# [DIRECTIONS]
Swap "white sheer curtain" for "pale sheer curtain" throughout the lines below and give them again with nothing else altered.

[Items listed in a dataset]
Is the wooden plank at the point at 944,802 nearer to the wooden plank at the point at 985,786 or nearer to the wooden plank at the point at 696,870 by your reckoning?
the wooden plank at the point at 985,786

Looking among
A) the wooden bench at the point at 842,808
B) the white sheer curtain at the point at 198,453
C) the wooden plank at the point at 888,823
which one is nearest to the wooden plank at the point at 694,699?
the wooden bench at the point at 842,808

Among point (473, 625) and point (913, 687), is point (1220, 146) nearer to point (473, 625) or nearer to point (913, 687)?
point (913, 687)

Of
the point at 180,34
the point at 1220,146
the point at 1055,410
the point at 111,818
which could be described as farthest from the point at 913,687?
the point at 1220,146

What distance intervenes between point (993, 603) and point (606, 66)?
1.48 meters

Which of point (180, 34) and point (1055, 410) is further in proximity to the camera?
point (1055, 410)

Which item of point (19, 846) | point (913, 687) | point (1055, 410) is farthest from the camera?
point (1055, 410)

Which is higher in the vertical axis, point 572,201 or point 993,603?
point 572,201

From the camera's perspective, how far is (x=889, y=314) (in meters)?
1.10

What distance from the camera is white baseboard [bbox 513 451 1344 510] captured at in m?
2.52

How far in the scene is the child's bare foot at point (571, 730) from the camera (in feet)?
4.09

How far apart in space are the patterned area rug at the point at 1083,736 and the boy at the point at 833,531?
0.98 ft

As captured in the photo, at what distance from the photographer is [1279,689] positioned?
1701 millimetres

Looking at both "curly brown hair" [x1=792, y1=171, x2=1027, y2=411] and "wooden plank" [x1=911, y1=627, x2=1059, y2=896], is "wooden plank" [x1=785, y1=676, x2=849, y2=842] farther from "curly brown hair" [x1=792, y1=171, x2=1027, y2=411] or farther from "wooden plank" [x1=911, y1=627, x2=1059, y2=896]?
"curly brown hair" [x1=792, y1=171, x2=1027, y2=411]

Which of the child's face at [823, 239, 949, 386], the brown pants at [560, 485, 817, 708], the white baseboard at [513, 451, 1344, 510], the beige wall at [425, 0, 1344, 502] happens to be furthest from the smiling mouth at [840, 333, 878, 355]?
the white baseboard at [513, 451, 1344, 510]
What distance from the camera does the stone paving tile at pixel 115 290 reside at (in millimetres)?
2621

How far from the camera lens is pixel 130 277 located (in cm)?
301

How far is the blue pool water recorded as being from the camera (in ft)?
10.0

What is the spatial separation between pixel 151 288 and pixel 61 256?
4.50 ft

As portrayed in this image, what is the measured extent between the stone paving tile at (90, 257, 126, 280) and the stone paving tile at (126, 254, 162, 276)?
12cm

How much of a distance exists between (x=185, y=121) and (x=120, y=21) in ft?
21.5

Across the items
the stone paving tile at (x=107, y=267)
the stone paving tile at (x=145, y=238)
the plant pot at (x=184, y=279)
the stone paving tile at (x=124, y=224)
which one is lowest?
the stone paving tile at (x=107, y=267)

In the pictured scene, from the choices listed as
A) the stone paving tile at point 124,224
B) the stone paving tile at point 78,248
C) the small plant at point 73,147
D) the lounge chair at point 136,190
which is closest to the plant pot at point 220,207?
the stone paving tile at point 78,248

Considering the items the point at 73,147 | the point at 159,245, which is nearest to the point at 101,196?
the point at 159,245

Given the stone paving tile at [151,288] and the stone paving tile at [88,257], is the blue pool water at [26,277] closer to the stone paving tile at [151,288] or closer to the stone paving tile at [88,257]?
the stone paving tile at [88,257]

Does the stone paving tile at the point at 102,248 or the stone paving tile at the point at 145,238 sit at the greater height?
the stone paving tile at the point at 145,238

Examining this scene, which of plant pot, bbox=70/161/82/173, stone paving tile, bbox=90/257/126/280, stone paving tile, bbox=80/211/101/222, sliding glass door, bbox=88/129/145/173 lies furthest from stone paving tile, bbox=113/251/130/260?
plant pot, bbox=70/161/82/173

# [RESULT OF THE TASK]
Is the wooden plank at the point at 944,802 nearer to the wooden plank at the point at 985,786 or nearer to the wooden plank at the point at 696,870 by your reckoning?
the wooden plank at the point at 985,786

Looking among
A) the wooden bench at the point at 842,808
B) the pale sheer curtain at the point at 198,453
C) the wooden plank at the point at 888,823
which one is nearest to the wooden plank at the point at 694,699?
the wooden bench at the point at 842,808

Among point (473, 625) and point (913, 687), is point (1220, 146) nearer to point (473, 625) or nearer to point (913, 687)?
point (913, 687)

Of
the point at 180,34
the point at 1220,146
the point at 1055,410
the point at 111,818
which could be described as farthest from the point at 913,687?
the point at 1220,146

What distance intervenes between point (993, 603) and point (606, 66)?
1.48 meters

Which of point (180, 34) and point (1055, 410) is further in proximity to the camera?
point (1055, 410)

Which item of point (19, 846) | point (913, 687) | point (1055, 410) is farthest from the camera?
point (1055, 410)

Which is higher in the vertical axis, point 572,201 or point 993,603?
point 572,201

From the camera's perspective, how far is (x=889, y=314) (in meters)?
1.10

What distance from the camera is white baseboard [bbox 513 451 1344 510] captured at in m?
2.52

How far in the scene is the child's bare foot at point (571, 730) from the camera (in feet)?
4.09

How far apart in space are the patterned area rug at the point at 1083,736 and the boy at the point at 833,531?
0.98 ft

As captured in the photo, at what distance from the photographer is [1279,689] positioned?
1701 millimetres

Looking at both "curly brown hair" [x1=792, y1=171, x2=1027, y2=411] and "wooden plank" [x1=911, y1=627, x2=1059, y2=896], is "wooden plank" [x1=785, y1=676, x2=849, y2=842] farther from "curly brown hair" [x1=792, y1=171, x2=1027, y2=411] or farther from "wooden plank" [x1=911, y1=627, x2=1059, y2=896]?
"curly brown hair" [x1=792, y1=171, x2=1027, y2=411]

Which of the child's face at [823, 239, 949, 386], the brown pants at [560, 485, 817, 708], the white baseboard at [513, 451, 1344, 510], the beige wall at [425, 0, 1344, 502] happens to be furthest from the smiling mouth at [840, 333, 878, 355]?
the white baseboard at [513, 451, 1344, 510]
What distance from the camera does the stone paving tile at pixel 115 290 reside at (in millimetres)?
2621

How far from the camera lens is pixel 130 277 located (in cm)?
301

How far is the blue pool water recorded as being from the camera (in ft)?
10.0

What is the spatial separation between pixel 151 288 and pixel 61 256?
4.50 ft

As portrayed in this image, what is the measured extent between the stone paving tile at (90, 257, 126, 280) and the stone paving tile at (126, 254, 162, 276)?
12cm

How much of a distance exists between (x=185, y=121) and (x=120, y=21) in ft?
21.5

Across the items
the stone paving tile at (x=107, y=267)
the stone paving tile at (x=145, y=238)
the plant pot at (x=184, y=279)
the stone paving tile at (x=124, y=224)
which one is lowest?
the stone paving tile at (x=107, y=267)

In the pictured scene, from the choices listed as
A) the stone paving tile at point 124,224
B) the stone paving tile at point 78,248
C) the small plant at point 73,147
D) the lounge chair at point 136,190
which is closest to the plant pot at point 220,207?
the stone paving tile at point 78,248

Considering the items the point at 73,147 | the point at 159,245, which is nearest to the point at 101,196?
the point at 159,245

Given the stone paving tile at [151,288] and the stone paving tile at [88,257], is the blue pool water at [26,277] closer to the stone paving tile at [151,288] or closer to the stone paving tile at [88,257]?
the stone paving tile at [88,257]

Does the stone paving tile at the point at 102,248 or the stone paving tile at the point at 145,238 sit at the greater height?
the stone paving tile at the point at 145,238

Examining this scene, which of plant pot, bbox=70/161/82/173, stone paving tile, bbox=90/257/126/280, stone paving tile, bbox=80/211/101/222, sliding glass door, bbox=88/129/145/173 lies furthest from stone paving tile, bbox=113/251/130/260?
plant pot, bbox=70/161/82/173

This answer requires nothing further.